Nos começos de Novembro, teve lugar no Centro de Congressos de Lisboa a 37.ª edição do Bazar Diplomático. O evento foi – ironicamente – feito a favor de “instituições que apoiam jovens em risco” sendo que existe uma profunda ironia nesta associação porque é possível presumir, com um elevado grau de segurança, que as instituições apoiadas não apoiam jovens no Irão, nem que estes “jovens em risco” sejam alguns dos já mais de 318 jovens iranianos, dos quais 49 crianças (dados de 8 de Novembro), que foram assassinados pelas forças do aparelho repressivo da “República Islâmica”. É igualmente irónico, e profundamente triste, que esta festa diplomática tenha acolhido no seu seio uma bancada ocupada por apoiantes da oligarquia reinante no Irão, no mesmo momento em se encontram detidos no Irão mais de 15 mil jovens, que a 6 de Novembro receberam do Parlamento Iraniano uma sentença de morte e que estas execuções já começaram.
Portugal é uma democracia consolidada, onde os direitos humanos, a liberdade de expressão e os direitos cívicos são protegidos pela Constituição da República Portuguesa. É assim inqualificável – e viola o mais profundo sentido da nossa Constituição e a consciência de qualquer democrata e ser humano respeitador dos mais básicos direitos humanos e, em particular, dos direitos das mulheres – saber que o regime dos Mullahs vai exibir uma bancada de venda de tapetes e bugigangas no Centro de Congressos da FIL enquanto, ao mesmo tempo, massacra mulheres e crianças e se prepara para realizar execuções massivas numa escala que não é vista desde os tempos do ditador Pol Pot no Cambodja. Se o regime de Pol Pot ainda estivesse no poder, a organização do “Bazar Diplomático” também o iria convidar para manter uma bancada na FIL enquanto massacrava dois milhões de pessoas? Pelo exemplo iraniano: diria que sim.
Estão assim eticamente manchadas as organizações que convidaram o regime de Teerão a manter uma bancada com “artesanato, comida iraniana e produtos típicos” e que, assim, ignoram e desprezam o sacrificado povo do Irão, ignorando (ou não) que actualmente a principal exportação do Irão são mísseis balísticos e drones que são cobardemente utilizados contra civis e instalações civis na Ucrânia e que se algo é, hoje em dia, “típico” do Irão é a repressão violenta e generalizada contra os seus próprios cidadãos.

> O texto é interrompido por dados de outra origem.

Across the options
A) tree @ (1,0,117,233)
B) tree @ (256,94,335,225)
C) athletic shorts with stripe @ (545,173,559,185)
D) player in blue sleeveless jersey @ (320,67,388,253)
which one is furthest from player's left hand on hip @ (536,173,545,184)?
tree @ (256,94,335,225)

Enquanto cidadão português, amante e defensor da Liberdade, da Democracia e dos Direitos Humanos e das Mulheres envergonha-me saber que a Associação das Famílias dos Diplomatas Portugueses (que, na sua direcção tem quatro mulheres num total de cinco membros), a Fundação AIP e o Presidente da República apoiaram a organização deste evento e recompensaram a embaixada iraniana com a visita do Presidente da República que aproveitou a ocasião para num pífio momento dizer ao embaixador a semifrase “as mulheres…” ao que este contestou “no Irão as manifestações estão autorizadas”. Marcelo Rebelo de Sousa poderia ter aproveitado a ocasião para sublinhar de forma veemente a necessidade imperativa de defender os direitos humanos, de não realizar detenções arbitrárias, nem aplicar tortura, nem de disparar de forma arbitrária sobre manifestantes ou de fazer desaparecer corpos para que as famílias não possam organizar funerais. Poderia. Mas não o fez talvez porque, assim como se esqueceu dos direitos humanos para ir ver a bola ao Qatar, também se esqueceu da Constituição da República Portuguesa e da sua defesa dos “direitos e liberdades fundamentais” quando esteve frente a frente, acompanhado por câmaras de televisão, com o embaixador do Irão.